• _TASK GOAL_: From the blog post below, write out the passage from "There is work, as" to "write your own.", switching "pleasure" to "enjoyment" wherever it occurs.
** Opening PROVIDED PASSAGE block **
Yes, I know, I haven’t blogged in a while. I could offer some feeble excuse, but the truth is I was off elsewhere having fun and I could not be bothered.
There is work, as in the unpleasant, done for the ungrateful in return for the stuff of which bills are paid, and then there is pleasure, shared free, gratis and for nothing with those I feel like sharing it with, when I feel like sharing it with them.
Look, my blog, done in my free time strictly for fun. As I keep saying, if you need more amusement, write your own.
Samuel Johnson may well have said that “no-one, except a blockhead, writes unless it be for money”, but in the 21st Century there are no blockheads offering to pay someone like me to write. Oddly enough though, I find it hard work reading anything contemporary produced by those who do get paid – sometimes lavishly – which is why recently I’ve taken to reading second hand books instead. Maybe Murdoch and his chums should pay the readers, not the writers, of this turgid twaddle. Until then, we should refuse to pay for it, and find ways to access the websites without racking up advertising.
** Closing PROVIDED PASSAGE block **
** Opening DATASET EXTRACT block **
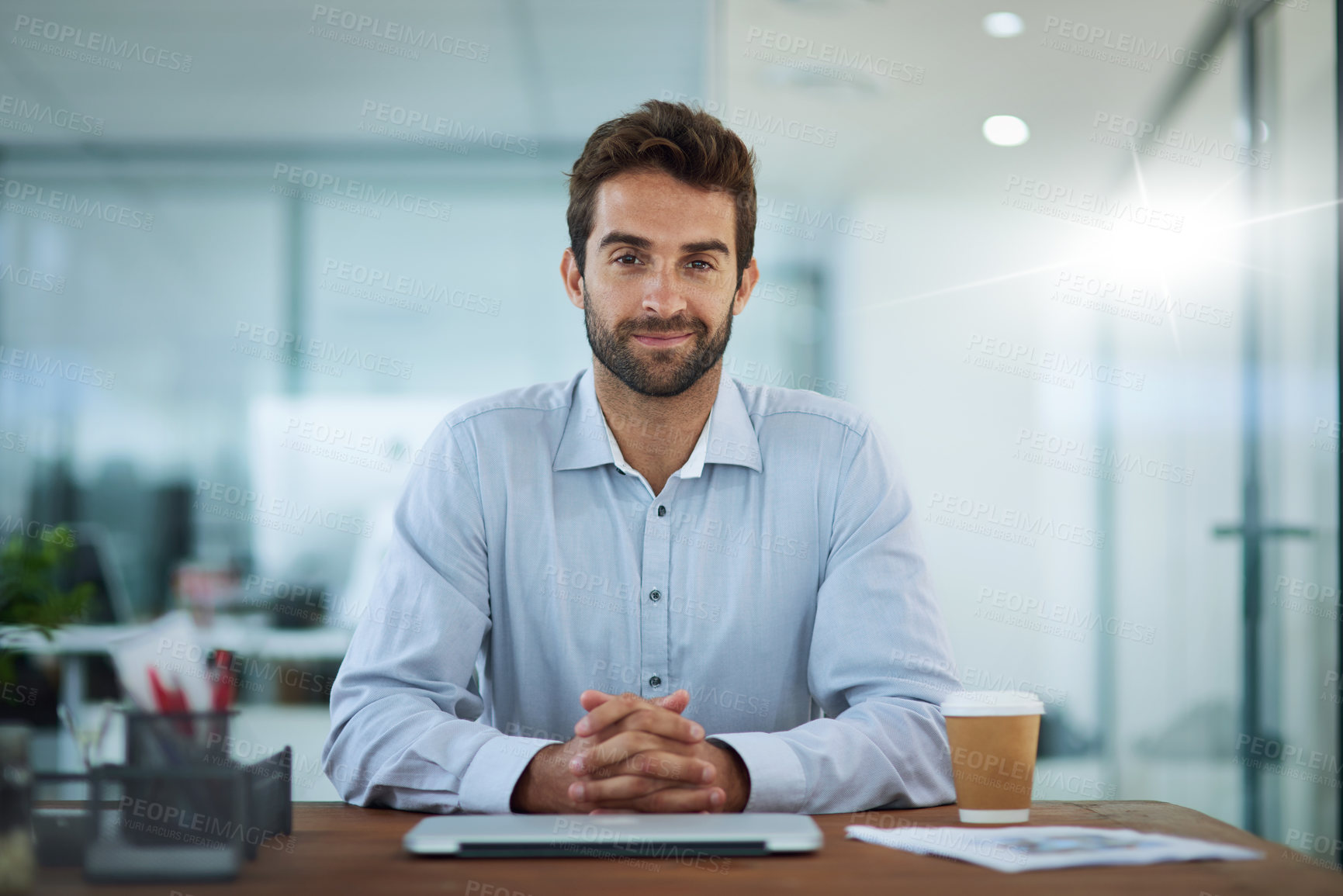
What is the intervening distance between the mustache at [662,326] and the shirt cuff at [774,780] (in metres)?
0.65

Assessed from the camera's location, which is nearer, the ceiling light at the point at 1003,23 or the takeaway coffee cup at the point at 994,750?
the takeaway coffee cup at the point at 994,750

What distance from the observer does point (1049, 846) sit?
32.9 inches

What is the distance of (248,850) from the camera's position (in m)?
0.81

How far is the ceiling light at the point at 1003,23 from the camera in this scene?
303 centimetres

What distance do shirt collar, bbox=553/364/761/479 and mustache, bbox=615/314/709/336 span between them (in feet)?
0.37

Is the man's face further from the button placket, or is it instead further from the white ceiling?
the white ceiling

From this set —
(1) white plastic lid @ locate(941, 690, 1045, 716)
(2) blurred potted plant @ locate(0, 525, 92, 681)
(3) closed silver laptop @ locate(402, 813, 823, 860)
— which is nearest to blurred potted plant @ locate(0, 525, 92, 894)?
(2) blurred potted plant @ locate(0, 525, 92, 681)

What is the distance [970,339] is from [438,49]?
6.85ft

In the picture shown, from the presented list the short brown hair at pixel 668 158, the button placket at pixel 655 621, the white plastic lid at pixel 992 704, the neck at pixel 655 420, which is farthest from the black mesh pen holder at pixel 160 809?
the short brown hair at pixel 668 158

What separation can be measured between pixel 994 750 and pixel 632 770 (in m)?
0.35

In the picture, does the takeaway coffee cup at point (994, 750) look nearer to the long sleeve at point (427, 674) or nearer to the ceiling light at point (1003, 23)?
the long sleeve at point (427, 674)

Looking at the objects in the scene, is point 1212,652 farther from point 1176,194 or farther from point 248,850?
point 248,850

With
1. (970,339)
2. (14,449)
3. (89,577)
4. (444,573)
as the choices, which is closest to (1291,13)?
(970,339)

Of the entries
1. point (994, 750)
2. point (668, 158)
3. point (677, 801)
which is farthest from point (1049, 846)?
point (668, 158)
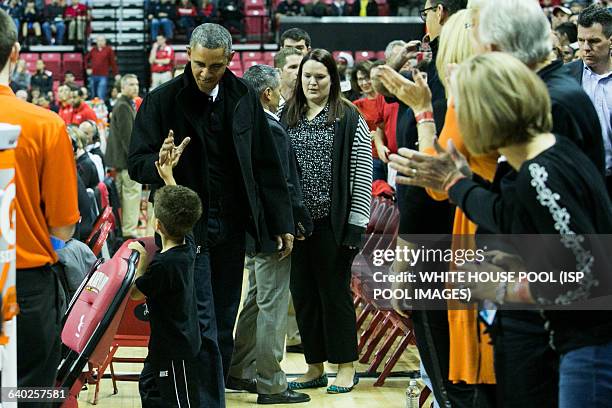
** Closing DATASET EXTRACT block **
• _ANSWER BOX_:
There is work, as in the unpleasant, done for the ungrateful in return for the stuff of which bills are paid, and then there is enjoyment, shared free, gratis and for nothing with those I feel like sharing it with, when I feel like sharing it with them.
Look, my blog, done in my free time strictly for fun. As I keep saying, if you need more amusement, write your own.